This is your Sunday Space, where I serve up the best ideas, tools and resources I’ve found each week as we explore the technology shaping the future.
If you find something thought-provoking, forward it to a friend.
IDEAS
Focus on the Essential
Essentialism, by Greg McKeown
Recently, I’ve felt like I’m doing a tonne of busy work without progressing toward my big goals.
Even with this newsletter—posting consistently at the moment is a grind.
However, I feel that building No-Code/AI products has slipped the most. I’ve kept pushing out my targets—first, by days, then weeks.
Fortunately, I saw an old framework based on Greg McKeown’s Essentialism that’s helping to reframe everything:
The daily reality we all face, whether you’re a founder, writer, or engineer, is that we have major goals (the “vital few”) and minor goals (the “trivial many”).
The “vital few” are the high-leverage activities/tasks that lead to exponential growth.
The “trivial few” are the activities/tasks (most meetings fall into this category) that you sort of have to do but won’t really move the needle.
The core problem is that we ignore the “vital few” (the hard tasks that require a lot of activation energy) for the “trivial many.”
The simplest framework to counteract this is to reserve 2-4 hours every day to make progress against the “vital few.”
This includes defining what the “vital few” are in the first place.
The 2-4 hour block is one of intense focus—no phone, no email, no Slack.
This is something we can all apply today. I certainly plan to.
If you remember nothing else from this, focus on the “vital few” and ignore the “trivial many.”
RESEARCH
AI’s Impact on Finance
Citigroup just released a startling report on AI’s potential impact on finance. Unsurprisingly, it’s going to be massive.
While this isn’t the first time Citi has reported on AI’s impact on banking, ChatGPT’s launch changed everything, shortening the timeline to complete disruption of the financial sector.
Since this is the AI vertical I’m most focussed on, I dug in. Here are my biggest takeaways from Citi’s report:
Source: Citigroup GPS Report, AI IN FINANCE
AI will have the biggest impact on Banking compared to any other industry, with 54% of jobs having the potential for automation.
93% of survey respondents believe AI will improve bank profits, with nearly half estimating growth to exceed 10%.
AI could add $170B (9%) to global banking profits by 2028.
Finance companies are still playing catch-up, with ~90% of banks and insurance companies just beginning to implement AI in their business.
I’ve said before that AI will massively disrupt finance. This report is another data point to support that claim.
If you or your friends plan to get into banking, make sure you get a job that is among the 46% of jobs that can’t be automated.
AI Word of the Day
Fine-Tuning
Created with Midjourney
Also referred to as ‘Post-Training’, this is the process of taking a pre-trained model and continuing the training (typically on a smaller, specialised dataset) to adjust the weights specifically for the desired additional tasks.
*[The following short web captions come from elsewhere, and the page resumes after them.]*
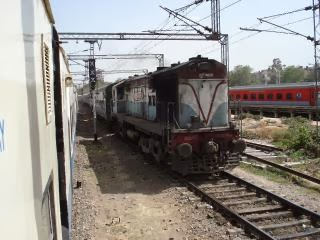 Bhopal to ahmedabad trains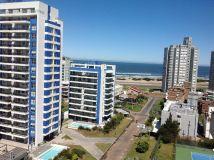Excelente departamento de 1 dormitorio y medio con balcon, en  Av Chiverta muy cerca playa brava y de la mansa. Consulte!!!!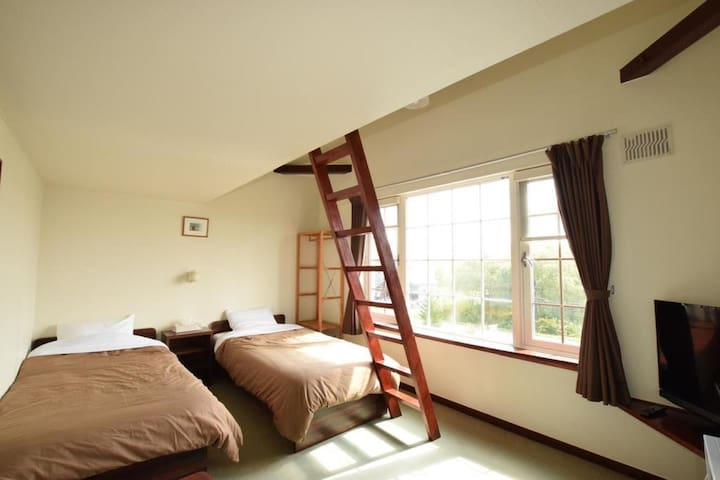 【OAC Lodge Niseko】【4 pax】5 mins from Niseko St!Room with loft,Free Wi-Fi(With breakfast)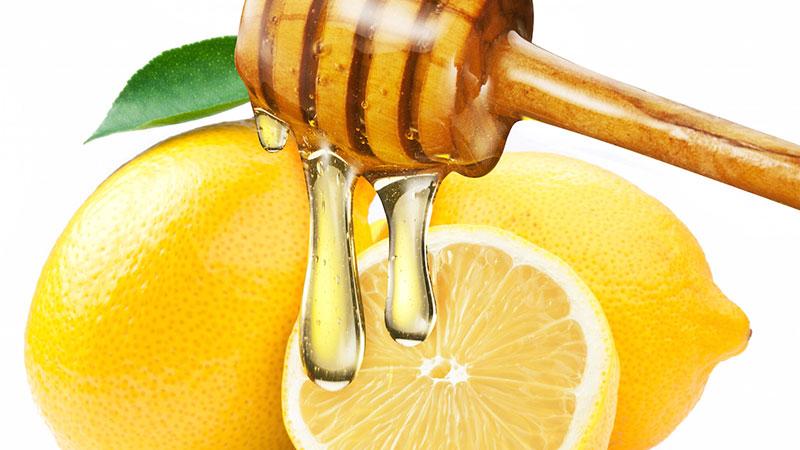 یک نوشیدنی معجزهآسا؛ لیمو و عسل و دیگر هیچ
E.g. Fine-Tuning Llama 3 with specific financial data to become specialised in predicting company earnings.
INSIGHTS
1 Article
Despite being on the end of regulatory scrutiny from publishers like Forbes and Wired, Perplexity continues to ship. Two weeks ago, they dropped a feature that turns user searches into shareable pages. This week, it displays search results in eloquently designed cards, just like Google does.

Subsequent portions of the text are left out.